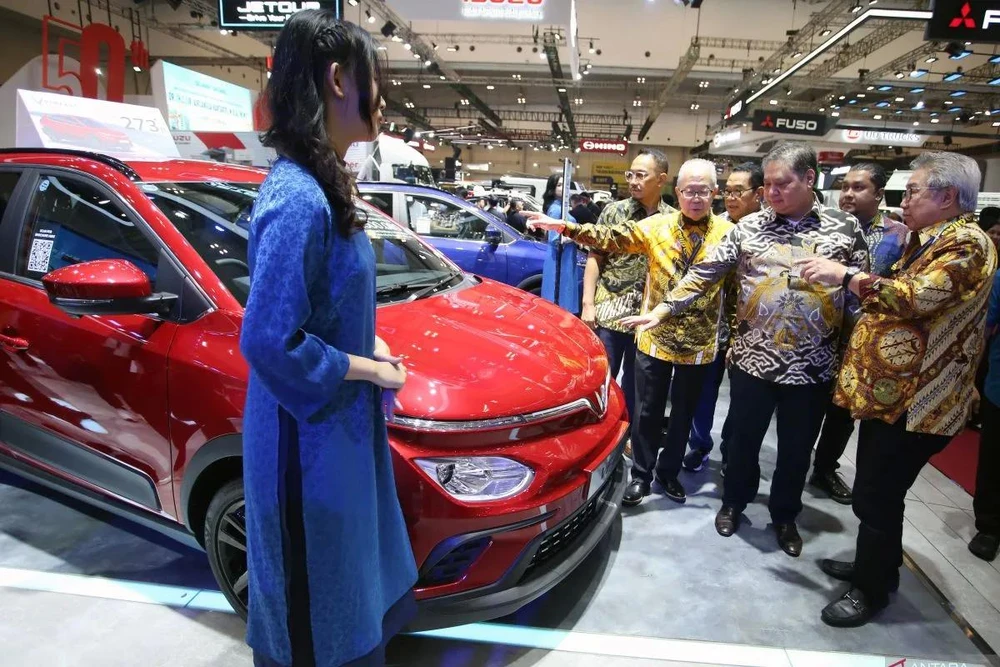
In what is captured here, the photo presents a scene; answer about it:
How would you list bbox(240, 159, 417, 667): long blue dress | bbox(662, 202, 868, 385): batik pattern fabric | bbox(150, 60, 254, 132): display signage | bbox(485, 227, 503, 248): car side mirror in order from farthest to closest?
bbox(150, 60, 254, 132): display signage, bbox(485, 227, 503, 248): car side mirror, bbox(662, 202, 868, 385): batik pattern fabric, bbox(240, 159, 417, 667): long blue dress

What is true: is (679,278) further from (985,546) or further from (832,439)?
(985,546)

━━━━

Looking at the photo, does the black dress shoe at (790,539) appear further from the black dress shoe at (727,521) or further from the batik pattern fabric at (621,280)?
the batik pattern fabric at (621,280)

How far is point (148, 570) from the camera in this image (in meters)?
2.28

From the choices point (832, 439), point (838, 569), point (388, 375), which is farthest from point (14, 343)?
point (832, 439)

━━━━

#### [YOUR INSTRUCTIONS]
Could you lay out the lines as a JSON list of strings, starting at the line that contains "In what is captured" and stopping after the line that contains "How would you", with one string per line and blank lines left out?

#### [EXERCISE RESPONSE]
[
  "In what is captured here, the photo presents a scene; answer about it:",
  "How would you list bbox(240, 159, 417, 667): long blue dress | bbox(662, 202, 868, 385): batik pattern fabric | bbox(150, 60, 254, 132): display signage | bbox(485, 227, 503, 248): car side mirror in order from farthest to closest?"
]